REQUIRED ACTION 1:
In the pandas plotting lesson, what library is pandas plotting built on?
REQUIRED ACTION 2:
Please reproduce the section of the pandas plotting lesson that begins with "Basic Line Plots" and ends with "bikes['dteday'] = pd.to_datetime(bikes['dteday'])", word for word.

TEXT PROVIDED:
Lesson 13 - Pandas Plot Method

Quick Plotting with Pandas

You have learned matplotlib plotting with plt.plot() and plt.hist(). Now you will learn pandas plotting—a faster, more convenient way to create visualizations directly from DataFrames.

By the end of this lesson, you will be able to:

  • Use .plot() method on DataFrames and Series
  • Create line, bar, histogram, and scatter plots with one line
  • Plot multiple columns simultaneously
  • Customize pandas plots
  • Choose between matplotlib and pandas plotting
  • Use pandas for rapid exploratory analysis

Pandas plotting is built on matplotlib but requires less code for common visualizations.


Why Pandas Plotting?

Matplotlib vs Pandas

Matplotlib approach:

plt.plot(bikes['dteday'], bikes['cnt'])
plt.xlabel('Date')
plt.ylabel('Rentals')
plt.title('Bike Rentals Over Time')

Pandas approach:

bikes.plot(x='dteday', y='cnt', title='Bike Rentals Over Time')

Advantages of pandas plotting:

  • Less code for standard plots
  • Automatic labels from column names
  • Easy to plot multiple columns
  • Perfect for quick exploration
  • Still uses matplotlib underneath (full customization available)

When to use pandas:

  • Exploratory data analysis
  • Quick visualizations during analysis
  • Plotting directly from DataFrame operations

When to use matplotlib:

  • Complex multi-panel figures
  • Heavy customization needed
  • Publication-quality graphics

Basic Line Plots

Single Column

import pandas as pd
import matplotlib.pyplot as plt

bikes = pd.read_csv('day.csv')
bikes['dteday'] = pd.to_datetime(bikes['dteday'])

# Pandas plotting
bikes.plot(x='dteday', y='cnt', figsize=(12, 6))

PROVIDED MATERIAL:
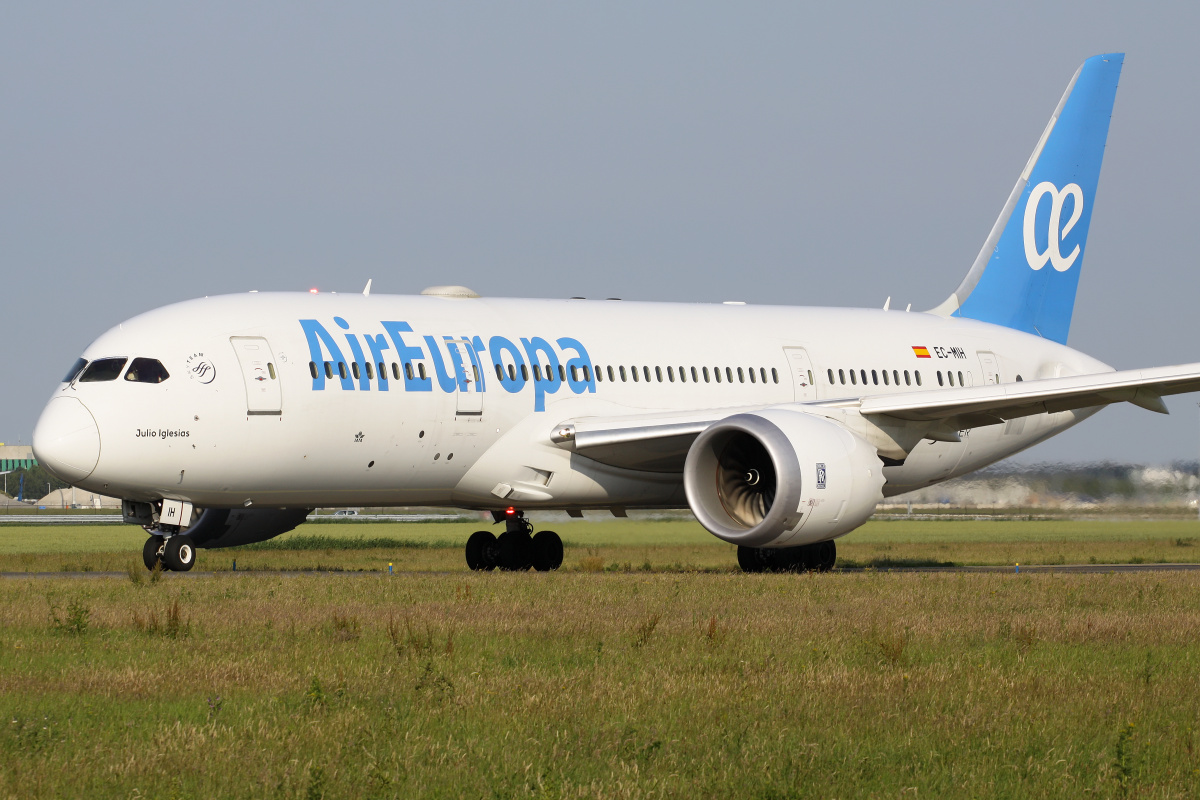 EC-MIH, Air Europa (Samoloty » Spotting na Schiphol » Boeing 787-8 Dreamliner)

OUTPUT 1:
Matplotlib.

OUTPUT 2:
Basic Line Plots

Single Column

import pandas as pd
import matplotlib.pyplot as plt

bikes = pd.read_csv('day.csv')
bikes['dteday'] = pd.to_datetime(bikes['dteday'])